In the face of Weizmann’s determination to return to the leadership, Sokolow opted not to seek reelection. In September 1935 the 19th World Zionist Congress, meeting in Lucerne, Switzerland, elected Weizmann president and Sokolow became honorary president of the World Zionist Organization. For the man who many considered to be the “roving ambassador of Zionism,” invitations to speak before Jewish and Zionist organizations worldwide continued to roll in.
However, Sokolow’s health gave out at last, and he died of an apparent heart attack in London on May 17, 1936 at the age of 76.
On the news of his death Zionist offices in New York, London and Buenos Aires closed. In Palestine the blue-and-white Zionist flag flew at half-mast; cinemas shut their doors. In Vienna Hebrew schools closed as a mark of respect. At London’s Willesden cemetery Britain’s Chief Rabbi Joseph Hertz conducted the funeral service. With Jabotinsky standing nearby, Weizmann himself recited the Kaddish memorial prayer over Sokolow’s flag-draped coffin.
Sokolow’s blend of nationalism and progressivism was very much a product of his milieu. For all his level-headedness his outlook contained no small measure of idealism. He had hoped, for instance, that the League of Nations would one day be headquartered in Jerusalem.
Sokolow’s intellectual curiosity, linguistic facility and diplomatic skills were of the first order. His History of Zionism remains a key resource on the subject. And yet it is worth recalling that his earliest passion was—like that of Chaim Weizmann and Walter Rothschild—science.
Throughout his career Sokolow was a prolific writer in a variety of languages on a range of subjects.
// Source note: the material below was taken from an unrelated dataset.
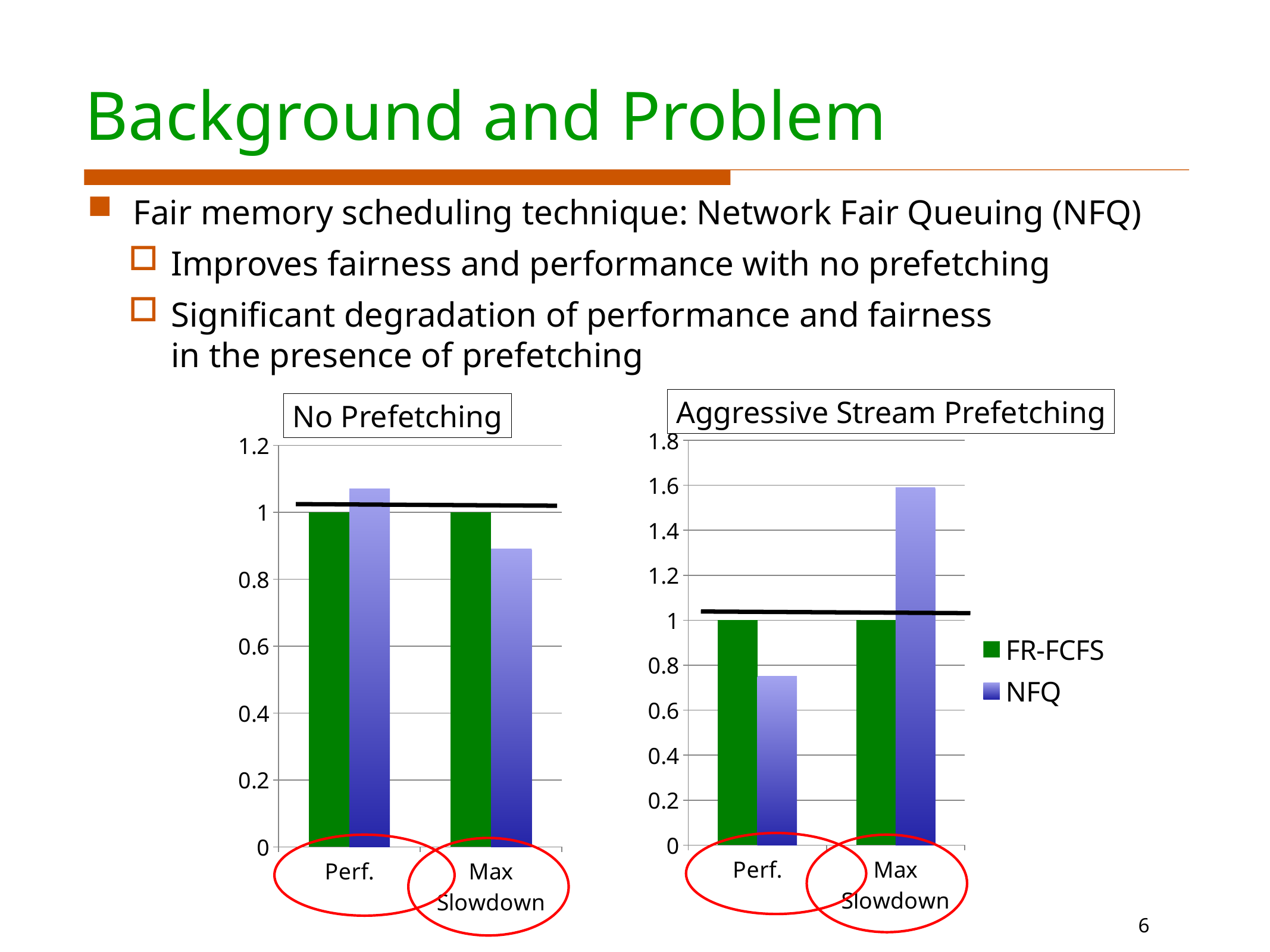
In the "Aggressive Stream Prefetching" chart, is the NFQ value for Max Slowdown greater or less than 1.4? greater In the "No Prefetching" chart, what is the FR-FCFS value for Perf.? 1 How many categories are shown on the x axis of the "Aggressive Stream Prefetching" chart? 2 Which series is shown in green in the legend? FR-FCFS How many series does the legend list for the charts? 2 In the "Aggressive Stream Prefetching" chart, which is larger for Perf., FR-FCFS or NFQ? FR-FCFS In the "Aggressive Stream Prefetching" chart, what is the FR-FCFS value for Max Slowdown? 1 In the "No Prefetching" chart, is the NFQ value for Perf. greater or less than 1? greater In the "No Prefetching" chart, is the NFQ value for Max Slowdown greater or less than 1? less What kind of chart is the "No Prefetching" chart? bar chart In the "Aggressive Stream Prefetching" chart, which bar is the tallest? NFQ for Max Slowdown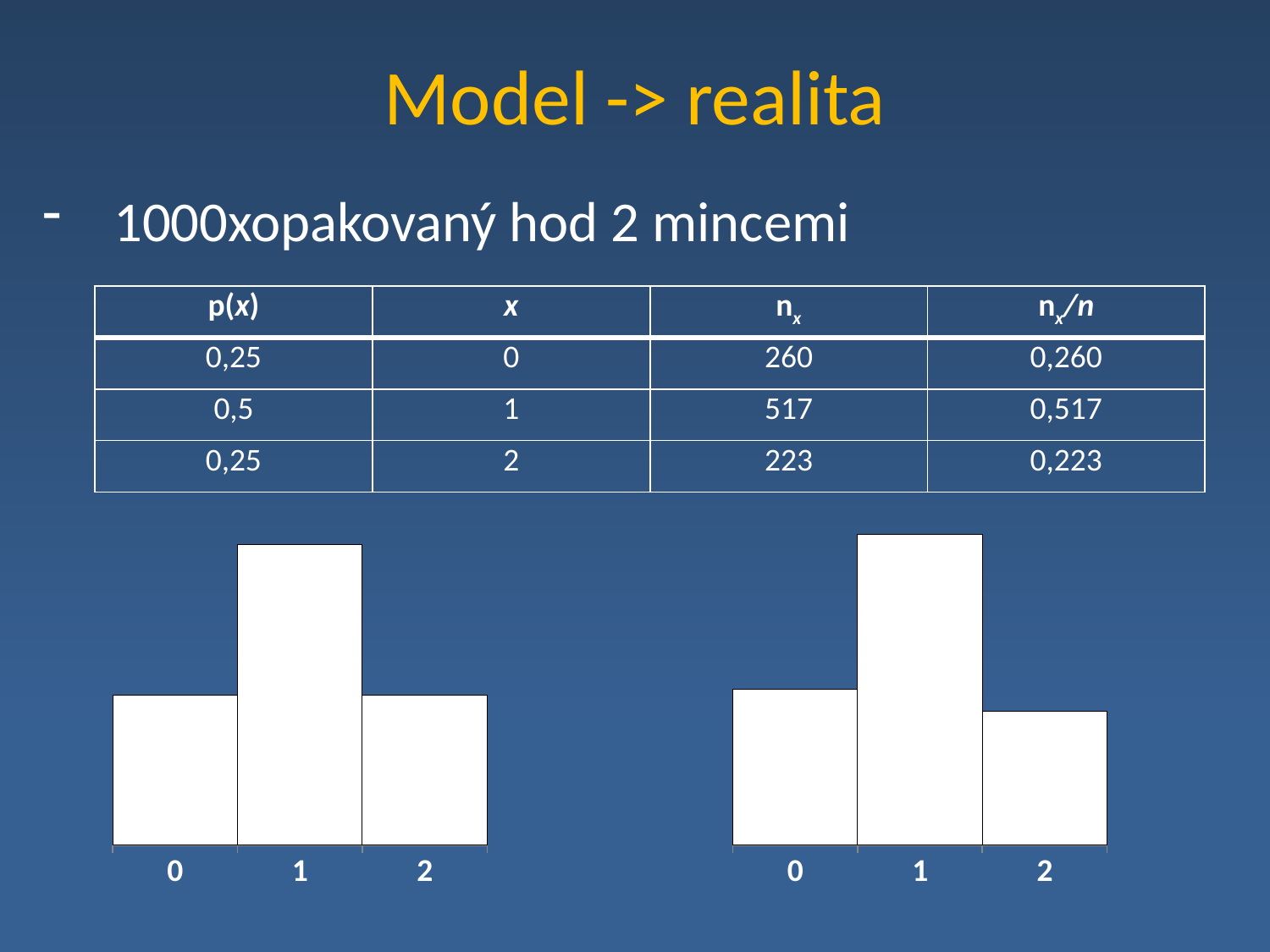
In the right chart, which bar is taller, the one for 0 or the one for 2? 0 In the right chart, which bar is taller, the one for 0 or the one for 1? 1 In the left chart, how many bars are plotted? 3 In the right chart, which category has the highest bar? 1 What kind of chart is the chart on the left of the slide? bar chart In the left chart, which category has the highest bar? 1 What are the category labels on the x axis of the left chart? 0, 1, 2 What kind of chart is the chart on the right of the slide? bar chart In the right chart, which category has the lowest bar? 2 What colour are the bars in the two charts? white In the right chart, how many categories are shown on the x axis? 3 In the left chart, which bar is taller, the one for 1 or the one for 2? 1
He contributed a unique, comfortable style to Hebrew newspaper writing; his journalistic legacy is recognized in the annual journalism prize in his name that is awarded by the Tel Aviv municipality, and in Beit Sokolow, the home of the Israel Journalists Association, which was dedicated in 1957.
In Israel streets and a kibbutz—Sde Nahum—are named in his memory. In 1956 Nahum Sokolow’s remains were reinterred on Mount Herzl in Jerusalem in the pantheon of other Zionists greats.